* _Stored data entries_:
BEGIN

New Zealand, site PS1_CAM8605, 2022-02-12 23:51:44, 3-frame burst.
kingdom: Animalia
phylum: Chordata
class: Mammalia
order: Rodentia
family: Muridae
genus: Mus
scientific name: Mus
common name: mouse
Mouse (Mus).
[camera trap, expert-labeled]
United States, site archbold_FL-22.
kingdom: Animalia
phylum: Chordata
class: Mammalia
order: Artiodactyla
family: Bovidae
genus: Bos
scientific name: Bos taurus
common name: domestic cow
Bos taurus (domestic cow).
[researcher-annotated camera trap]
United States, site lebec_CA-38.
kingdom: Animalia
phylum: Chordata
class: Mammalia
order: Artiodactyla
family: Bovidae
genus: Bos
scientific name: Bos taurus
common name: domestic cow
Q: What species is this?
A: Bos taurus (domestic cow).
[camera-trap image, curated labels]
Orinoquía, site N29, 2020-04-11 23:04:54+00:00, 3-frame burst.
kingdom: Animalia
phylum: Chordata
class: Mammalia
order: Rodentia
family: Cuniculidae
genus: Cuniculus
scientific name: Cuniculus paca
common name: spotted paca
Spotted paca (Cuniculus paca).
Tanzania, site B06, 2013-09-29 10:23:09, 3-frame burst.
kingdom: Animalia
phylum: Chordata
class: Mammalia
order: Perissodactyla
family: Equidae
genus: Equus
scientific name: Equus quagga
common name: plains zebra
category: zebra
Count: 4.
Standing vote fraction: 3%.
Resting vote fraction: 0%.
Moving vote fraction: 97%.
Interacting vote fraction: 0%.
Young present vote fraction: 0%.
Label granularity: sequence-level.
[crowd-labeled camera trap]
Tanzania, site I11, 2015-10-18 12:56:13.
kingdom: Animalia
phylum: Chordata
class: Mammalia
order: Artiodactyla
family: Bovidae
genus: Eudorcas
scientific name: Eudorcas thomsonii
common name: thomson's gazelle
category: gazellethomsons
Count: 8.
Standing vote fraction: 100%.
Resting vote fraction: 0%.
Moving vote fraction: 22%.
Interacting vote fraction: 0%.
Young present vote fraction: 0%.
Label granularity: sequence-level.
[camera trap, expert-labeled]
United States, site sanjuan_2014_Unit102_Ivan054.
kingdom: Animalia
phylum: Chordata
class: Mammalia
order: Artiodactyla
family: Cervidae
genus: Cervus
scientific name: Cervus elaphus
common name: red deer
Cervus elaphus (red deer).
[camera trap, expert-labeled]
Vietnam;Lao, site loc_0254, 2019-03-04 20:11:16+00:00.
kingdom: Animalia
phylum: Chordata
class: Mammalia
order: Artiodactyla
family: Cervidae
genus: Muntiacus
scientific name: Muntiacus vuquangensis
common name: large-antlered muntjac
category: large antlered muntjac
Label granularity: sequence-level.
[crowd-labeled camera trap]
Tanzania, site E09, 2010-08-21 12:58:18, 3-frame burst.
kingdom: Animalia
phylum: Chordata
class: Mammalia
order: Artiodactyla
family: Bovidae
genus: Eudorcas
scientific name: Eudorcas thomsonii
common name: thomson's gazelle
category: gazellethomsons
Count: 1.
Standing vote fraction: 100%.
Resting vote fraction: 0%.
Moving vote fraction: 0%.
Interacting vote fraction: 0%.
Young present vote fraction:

END

* _WHAT IS EXPECTED_: Each line of the records belongs in the answer, reproduced exactly.

* _SOLUTION FOR THIS PROBLEM_:
New Zealand, site PS1_CAM8605, 2022-02-12 23:51:44, 3-frame burst.
kingdom: Animalia
phylum: Chordata
class: Mammalia
order: Rodentia
family: Muridae
genus: Mus
scientific name: Mus
common name: mouse
Mouse (Mus).
[camera trap, expert-labeled]
United States, site archbold_FL-22.
kingdom: Animalia
phylum: Chordata
class: Mammalia
order: Artiodactyla
family: Bovidae
genus: Bos
scientific name: Bos taurus
common name: domestic cow
Bos taurus (domestic cow).
[researcher-annotated camera trap]
United States, site lebec_CA-38.
kingdom: Animalia
phylum: Chordata
class: Mammalia
order: Artiodactyla
family: Bovidae
genus: Bos
scientific name: Bos taurus
common name: domestic cow
Q: What species is this?
A: Bos taurus (domestic cow).
[camera-trap image, curated labels]
Orinoquía, site N29, 2020-04-11 23:04:54+00:00, 3-frame burst.
kingdom: Animalia
phylum: Chordata
class: Mammalia
order: Rodentia
family: Cuniculidae
genus: Cuniculus
scientific name: Cuniculus paca
common name: spotted paca
Spotted paca (Cuniculus paca).
Tanzania, site B06, 2013-09-29 10:23:09, 3-frame burst.
kingdom: Animalia
phylum: Chordata
class: Mammalia
order: Perissodactyla
family: Equidae
genus: Equus
scientific name: Equus quagga
common name: plains zebra
category: zebra
Count: 4.
Standing vote fraction: 3%.
Resting vote fraction: 0%.
Moving vote fraction: 97%.
Interacting vote fraction: 0%.
Young present vote fraction: 0%.
Label granularity: sequence-level.
[crowd-labeled camera trap]
Tanzania, site I11, 2015-10-18 12:56:13.
kingdom: Animalia
phylum: Chordata
class: Mammalia
order: Artiodactyla
family: Bovidae
genus: Eudorcas
scientific name: Eudorcas thomsonii
common name: thomson's gazelle
category: gazellethomsons
Count: 8.
Standing vote fraction: 100%.
Resting vote fraction: 0%.
Moving vote fraction: 22%.
Interacting vote fraction: 0%.
Young present vote fraction: 0%.
Label granularity: sequence-level.
[camera trap, expert-labeled]
United States, site sanjuan_2014_Unit102_Ivan054.
kingdom: Animalia
phylum: Chordata
class: Mammalia
order: Artiodactyla
family: Cervidae
genus: Cervus
scientific name: Cervus elaphus
common name: red deer
Cervus elaphus (red deer).
[camera trap, expert-labeled]
Vietnam;Lao, site loc_0254, 2019-03-04 20:11:16+00:00.
kingdom: Animalia
phylum: Chordata
class: Mammalia
order: Artiodactyla
family: Cervidae
genus: Muntiacus
scientific name: Muntiacus vuquangensis
common name: large-antlered muntjac
category: large antlered muntjac
Label granularity: sequence-level.
[crowd-labeled camera trap]
Tanzania, site E09, 2010-08-21 12:58:18, 3-frame burst.
kingdom: Animalia
phylum: Chordata
class: Mammalia
order: Artiodactyla
family: Bovidae
genus: Eudorcas
scientific name: Eudorcas thomsonii
common name: thomson's gazelle
category: gazellethomsons
Count: 1.
Standing vote fraction: 100%.
Resting vote fraction: 0%.
Moving vote fraction: 0%.
Interacting vote fraction: 0%.
Young present vote fraction:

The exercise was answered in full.